NaNoWriMo

My 84 students are all participating in Young Writers’ NaNoWriMo this month. I hadn’t really intended to do it myself; I have to support my students, after all, but one thing led to another. The support teaching materials are wonderful, and I just couldn’t resist the pull. The biggest challenge is that adult NaNoWriMo participants have to write 50,000 words during November.

This doesn’t really sit well with my writing style. I usually revise as I go, always starting the day’s work by reading the previous day’s work, but when you have to write about 1,700 words per day, you just don’t have time to do that. If every day was a Saturday or Sunday—sure, but I seem to have a lot of Mondays through Fridays in between.

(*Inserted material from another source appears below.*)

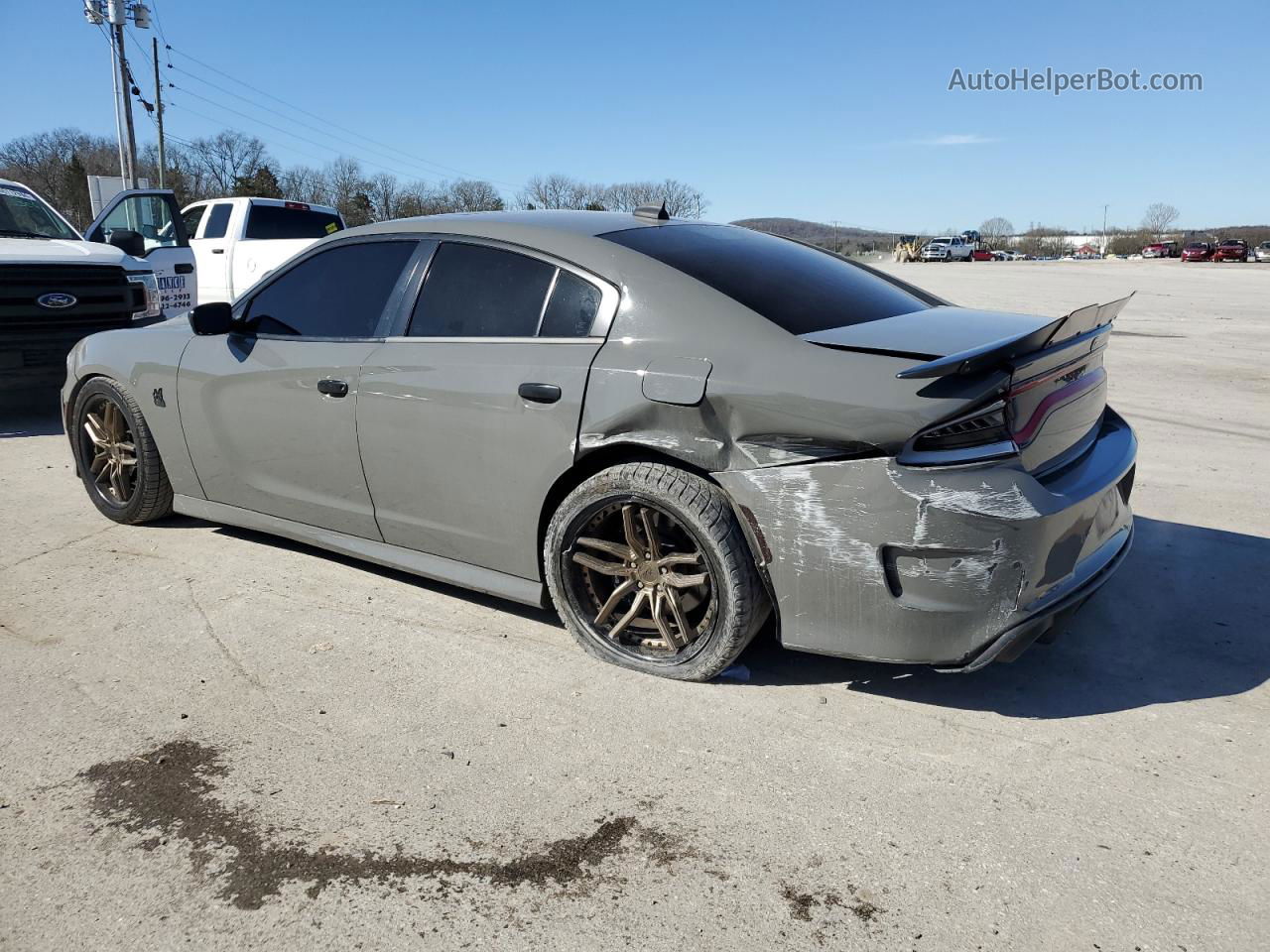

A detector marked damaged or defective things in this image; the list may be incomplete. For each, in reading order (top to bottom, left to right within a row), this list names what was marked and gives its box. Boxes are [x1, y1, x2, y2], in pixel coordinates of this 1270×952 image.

The day before NaNoWriMo started, I realized that I didn’t actually have a plot. I liked my premise, but I didn’t know what was going to happen. We’d discovered in our classes that it was fun to work out what our protagonists’ most basic needs were, using an updated Maslow’s Hierarchy. This had me stumped, and I stewed over this for several days. I didn’t have time to do any planning the night before, either, because a) it was Halloween and b) something possessed me earlier in the day and I decided to make all of my 84 students a little NaNoWriMo Survival Kit. This took about five hours longer than expected and I went to bed exhausted, planless, and just a bit cranky that I hadn’t had the time to do my full witch getup. Poo.

Today it’s the end of Day 4, and I’m on 5057 words. It’s a little under par, but not too much. I’ve learned that the secret to my success to to follow a plan. I’m terrified that at the end of the month I’ll have unusable rubbish, so I’m using every spare minute to think ahead. I learned tonight that there are tons of NaNoWriMo-ers in Hong Kong. Can’t wait to get together for a writing session or two.

Here’s my first sentence:

I’ve been to 179 funerals in three years, and I can tell you that the most alive you will ever be is at your own funeral.

I promise not to write about NaNoWriMo every month.

2 thoughts on “NaNoWriMo

  1. Good God. 179 funerals in 3 years? That’s a pretty catching first sentence.